First the eyes, he thought. Watch the eyes—where are the eyes watching? Forward, searching over heads, sorting out the familiar ones ahead on the rickety gangplank? Or backward, back to the steamship, the eyes glancing over the shoulder—the right shoulder, usually, which sometimes even turns to accommodate the search? Or, luck willing, do the eyes look only down?

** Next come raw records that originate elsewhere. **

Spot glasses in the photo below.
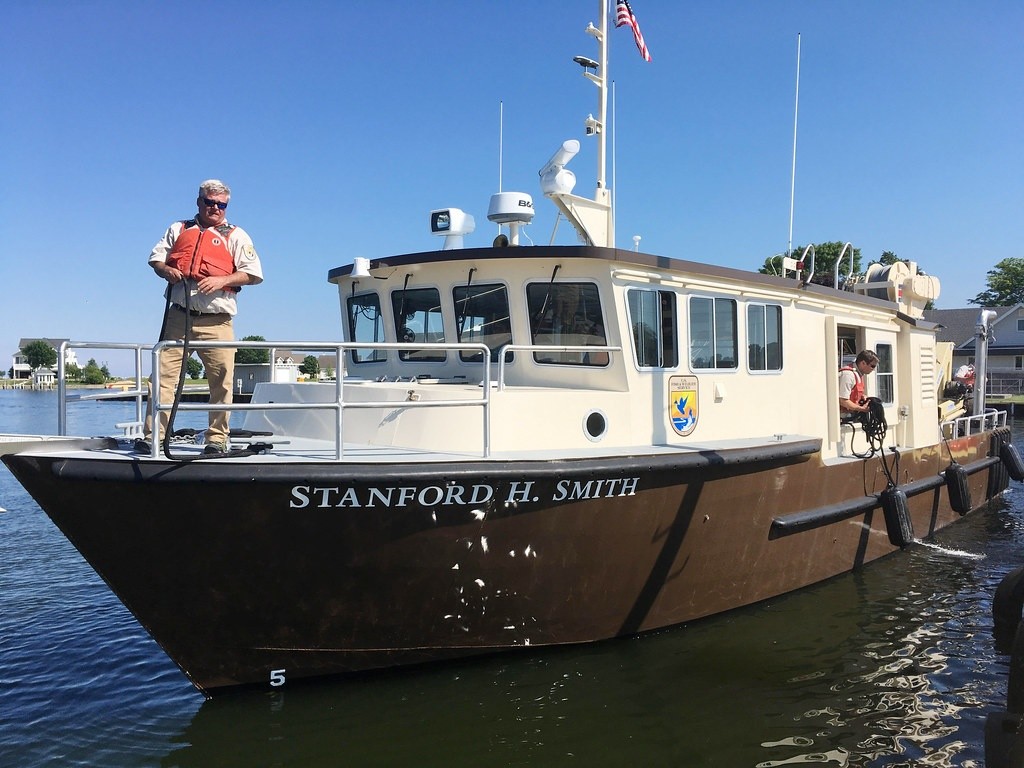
[867,363,876,369]
[199,197,228,209]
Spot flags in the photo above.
[615,0,652,63]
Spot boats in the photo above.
[2,0,1014,700]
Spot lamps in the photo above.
[350,257,371,278]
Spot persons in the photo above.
[838,349,880,419]
[132,178,265,457]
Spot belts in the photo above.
[172,303,218,317]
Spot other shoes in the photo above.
[133,441,151,453]
[204,438,227,455]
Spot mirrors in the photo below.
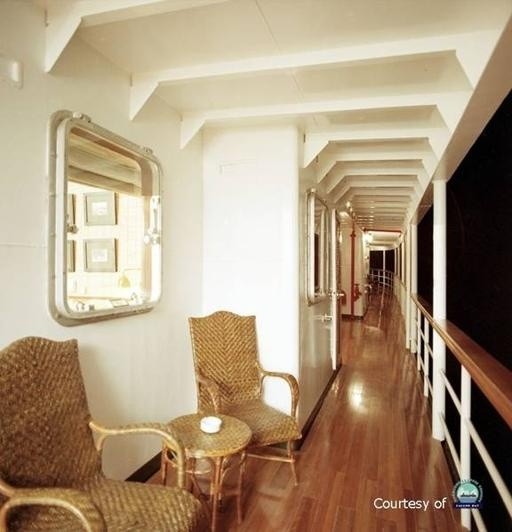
[308,192,329,304]
[56,112,163,324]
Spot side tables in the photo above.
[160,413,252,532]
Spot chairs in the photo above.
[0,335,206,532]
[188,311,303,507]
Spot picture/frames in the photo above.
[66,190,117,274]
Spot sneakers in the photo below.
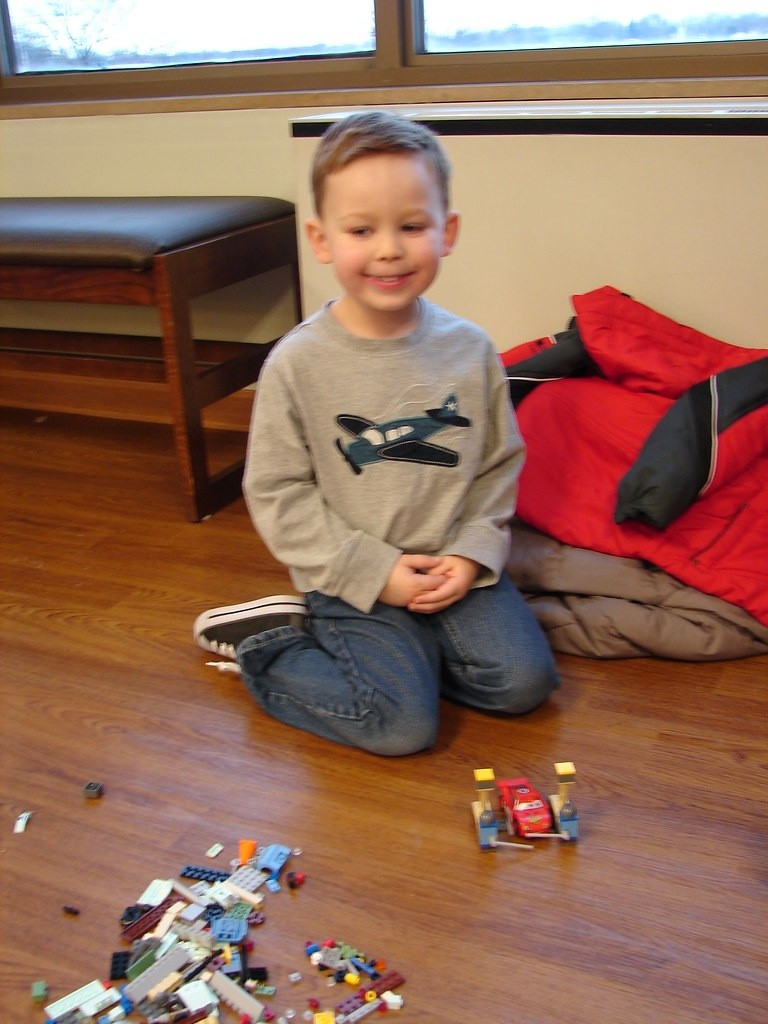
[192,595,308,674]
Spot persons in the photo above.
[194,112,562,756]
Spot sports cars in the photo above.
[496,777,552,836]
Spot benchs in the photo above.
[0,197,305,522]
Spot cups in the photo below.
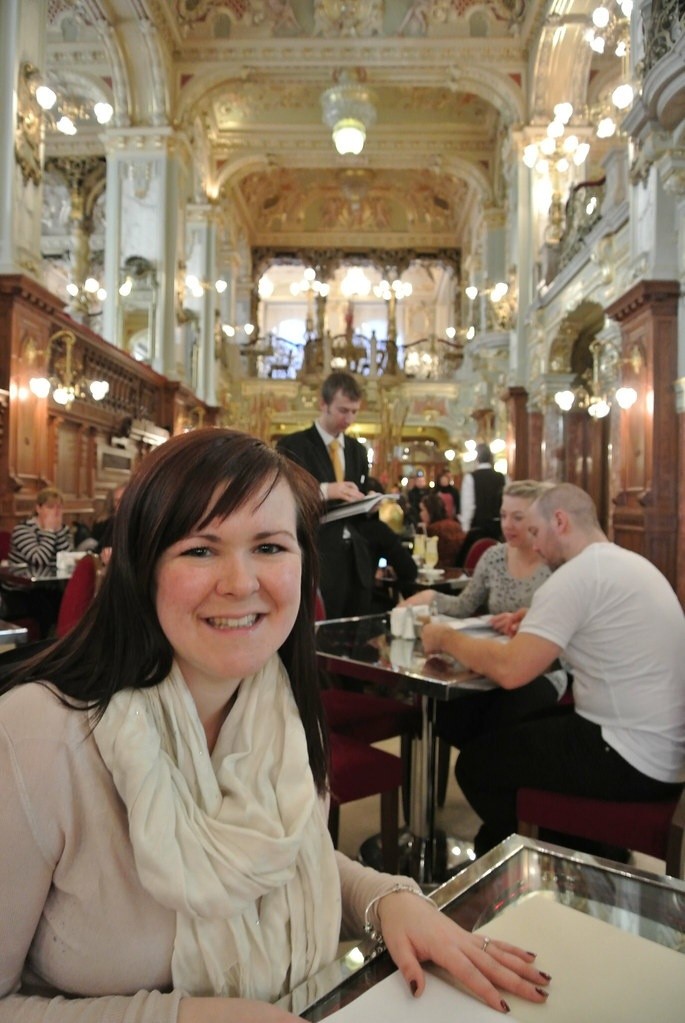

The train from Philadelphia took a long time to get to New York City, and the horse-drawn trolley took a long time to get to the docks for this unplanned return to Castle Garden. That was a long time to think, so Aaron had it all decided. First, the eyes, where they were watching. That was the most crucial thing, more important than any pretty face the eyes might sit in, or an attractive body that, as it was December, would be swaddled and hard to judge in any case. Second, the question. He had rejected many questions. He knew—recalled—he would have time for only one question before the vendors closed in to sell a million cheap wonders of their New World, before the makeshift porters pressed in to snatch the bags.

There was a woman coming down the gangplank now, a small stranger, very young—a girl, maybe. And the eyes were in the right direction. Although downward eyes might have been merely caution, for the flimsy gangplank swayed ominously underneath the back-to-belly packing of the greenhorns. But the question would sort things out, would ratify what the eyes suggested.

Aaron approached the gangplank on the dock as the woman approached the dock on the gangplank. “I can help you find your family?” he inquired. In Yiddish, this having the benefit of establishing her fitness in an additional regard.

The eyes dropped farther, if this were possible. “It’s only me,” she answered, a little sadly.

“An orphan?” he asked, struggling to hide his delight that maybe he was not going to have to ask a second griner kuziner to find somebody without a family temporarily invisible somewhere on the ramp behind her, or on the dock ahead.

He did not need one more family.

Also, he noticed, the face was not unattractive, an additional plus. Pale, but that was understandable—he remembered there was often not much sun on the ocean in December, or in steerage. Heart-shaped, he guessed such a face was called, the result of a little brown widow’s peak showing under her babushka, and at the bottom a sharp chin. A smallish nose, dark brown eyes. He guessed they were dark brown, for the eyes were still so downcast that he was catching only the shortest glimpses. She was half a head shorter than himself, and he was no Goliath; however, she was carrying two bulging satchels, one in each hand, and she was not even puffing.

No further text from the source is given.